The Irishman’s voice grew stronger. “First, we want ten grand sent to Martinez’
s next of kin. We want it in cash, and we want it right now.”
Capone puckered his plump cheeks and whistled. “Ten G’s. For something I didn’t do, and you can’t even prove. You got plenty of gall, Mr Flanagan, I’ll give you that.”
Flanagan opened his briefcase and withdrew a crumpled piece of paper from it. He pushed it across the desk to Capone.
“Perhaps this might help you change your mind.”
Capone picked up the paper and looked at it for a moment.
“How did you get hold of this?”
“That’s none of your business,” said Flanagan. “We’ve got plenty more, and it all goes straight to the treasury in Washington unless you follow our terms.”

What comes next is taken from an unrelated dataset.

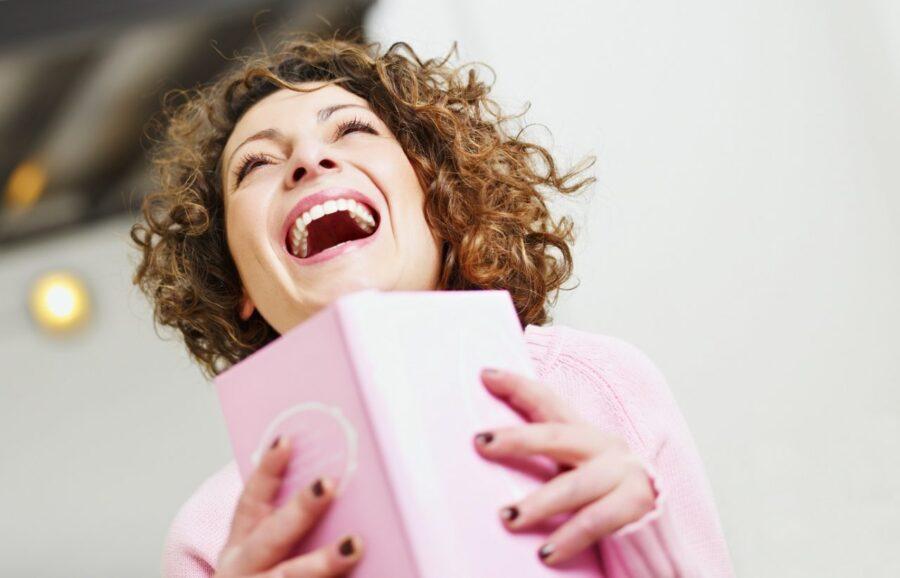 девушка с блокнотом смеется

“Your terms?” Capone’s lips twisted in a scowl. “Flanagan, I just say the word and you guys end up in a marble ghetto.”
“No,” said Flanagan. “Any harm comes to us and two files of these documents are on their way to secretary of the treasury, Mellon. When they do you’ll be travelling down a corridor thirty years long.”
Capone took the cigar from his mouth and threw it into the wastepaper-basket. He placed both of his soft, plump hands on the table in front of him and leaned forward.
“What guarantee do you give me that if I do what you want you still won’t hand these papers to the treasury?”
“You have my word,” said Flanagan, simply.
“Your word? The word of some jumped-up Mick, with a load of clapped-out runners? What the hell do you think I am?”
“Well, that’s all you’ve got,” said Flanagan, reddening.“Take it or leave it.”